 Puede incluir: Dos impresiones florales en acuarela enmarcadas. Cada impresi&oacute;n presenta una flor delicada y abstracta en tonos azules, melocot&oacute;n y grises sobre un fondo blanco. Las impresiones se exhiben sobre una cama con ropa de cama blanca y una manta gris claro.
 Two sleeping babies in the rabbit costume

* * *

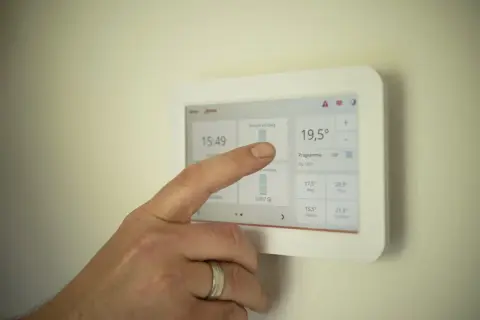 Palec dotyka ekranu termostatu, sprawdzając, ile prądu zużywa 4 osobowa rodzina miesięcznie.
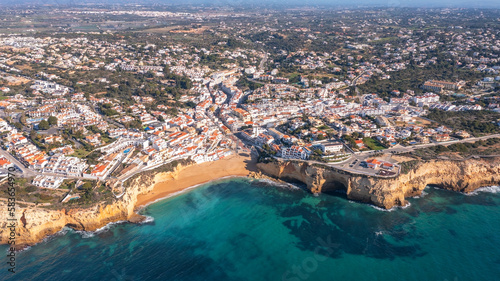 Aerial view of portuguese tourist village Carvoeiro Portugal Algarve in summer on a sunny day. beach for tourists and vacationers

--

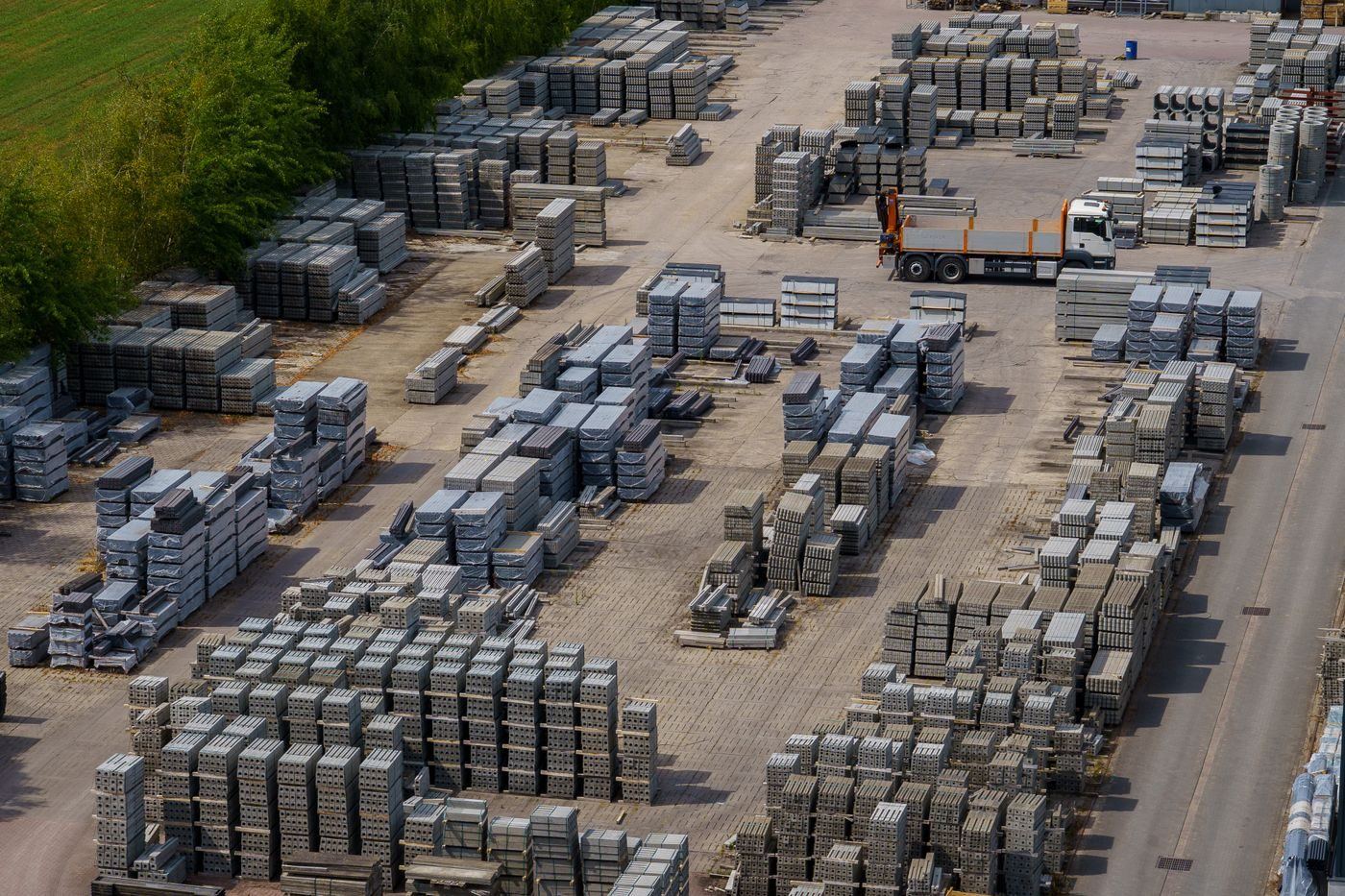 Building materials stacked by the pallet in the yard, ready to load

▸ Assignment:
Arrange the records from the line with "Puede incluir: Dos" to the line with "Two sleeping babies in the rabbit costume", both included, as a numbered list, leaving out any blank lines.

▸ Task result:
1.  Puede incluir: Dos impresiones florales en acuarela enmarcadas. Cada impresi&oacute;n presenta una flor delicada y abstracta en tonos azules, melocot&oacute;n y grises sobre un fondo blanco. Las impresiones se exhiben sobre una cama con ropa de cama blanca y una manta gris claro.
2.  Two sleeping babies in the rabbit costume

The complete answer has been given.